-- Selected excerpt follows --
Following on from last month’s blog, the official route for Race Across Italy (RAI) has now been confirmed and although the route is very different from previous years the distance is the same at 480 miles with just over 40,000ft of climbing. The goal remains the same though and that’s to complete in under 34 hours and get the qualification for Race Across America.

Training is going well and Gareth my coach has been busy working out the best way to prepare me and to get me in the best possible shape for this unique event. This is the fourth year that I’ve had my cycling coaching with Gareth and we’ve worked well together in the past for 12 and 24 hour events but the preparation for an event such as The RAI is new to both us and involves a bit of thought to get the best out of my training surroundings. We’re paying particular attention at the moment to my climbing strength and technique and this is something that we need to get a bit creative with as my home of Guernsey is only 23 square miles in area and the longest hill takes around 4 minutes to climb. I’m currently doing split rides at the weekends where I’m doing them partially on the road and partially on the turbo. It’s not ideal but we’re working with what we have in the best way possible and doing it this way also gives me the opportunity to get a feel for quickly swapping between the two different bikes as I’m using the road bike to simulate climbing on the turbo and the TT bike on the road which is similar to what we plan to do in the race where I can swap between the road bike for climbing and TT bike for flat sections.

The other aspect of training we’re focusing on is time in the saddle (or TiTS as it’s become known). Any time spent off the bike is time lost so I need to train body and mind to get used to long periods in the saddle and to develop coping strategies on how to get through the times that will inevitably come when I want to step off of the bike. We’re progressively building up the duration of my longer rides at the weekends and I expect this will continue up until March. The Guernsey climate and the fact that it’s an island gives us slightly milder winters than mainland UK which means frost and ice on the roads is a rare occurrence and the likelihood of snow is very slim so this aspect of the weather doesn’t really affect training here. On the flip side of that it does seem like wind and rain are constant training companions at this time of year and there are many occasions where we have to keep clear of the coast roads during the winter months due to high winds and tides.
-- Selected excerpt concluded --
#### Things to do:
• 1. List the weather conditions that the cycling training blog post names.
• 2. According to the cycling training blog post, about how long does it take to climb the longest hill on Guernsey?
• 3. Transcribe the cycling training blog post between "Following on from" and "Race Across America.", inclusive.
-- Data follows --
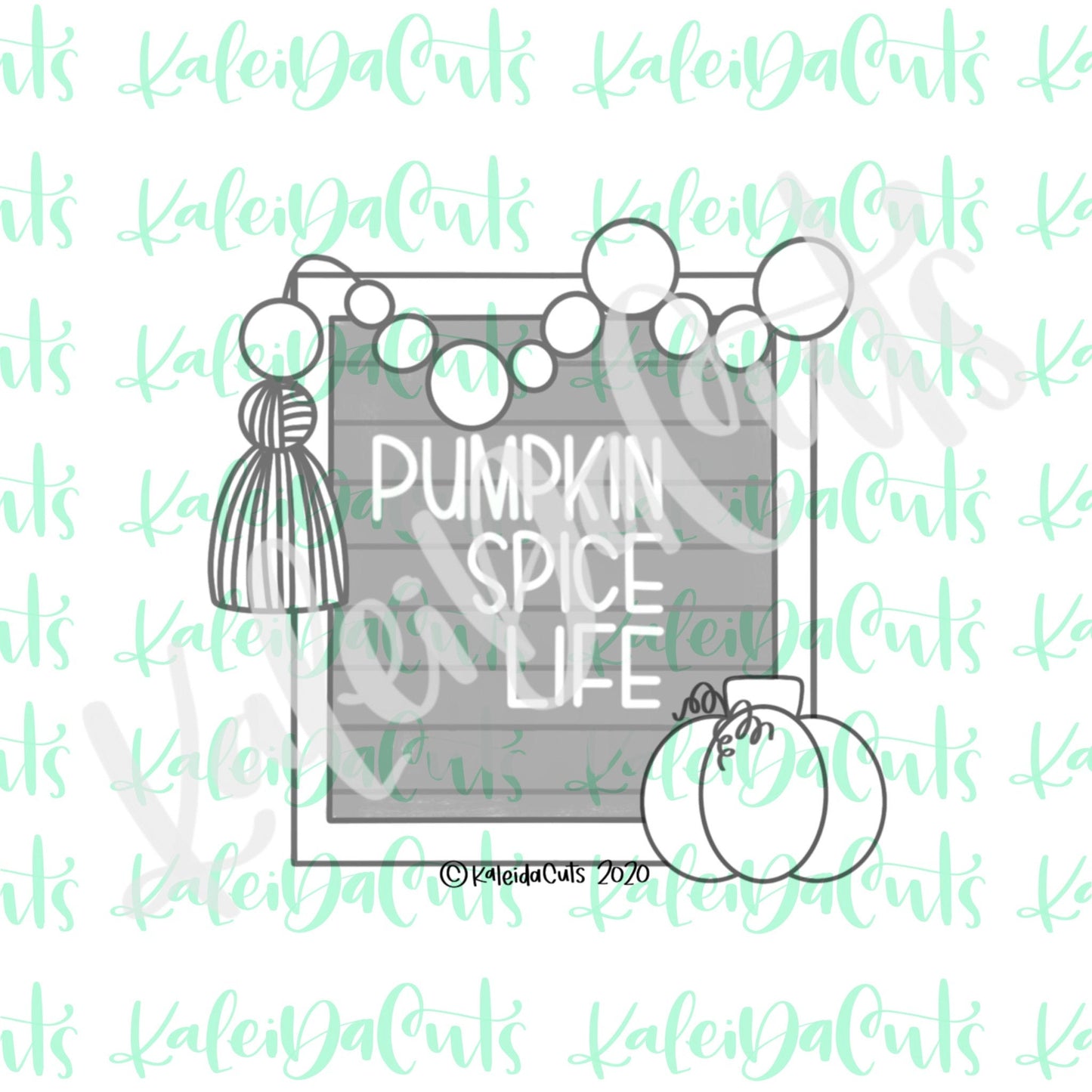 Fall Message Board Cookie Cutter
-- Data concluded --
#### Results by task:
• 1. Frost, ice, snow, wind, and rain.

• 2. Around 4 minutes.

• 3.
Following on from last month’s blog, the official route for Race Across Italy (RAI) has now been confirmed and although the route is very different from previous years the distance is the same at 480 miles with just over 40,000ft of climbing. The goal remains the same though and that’s to complete in under 34 hours and get the qualification for Race Across America.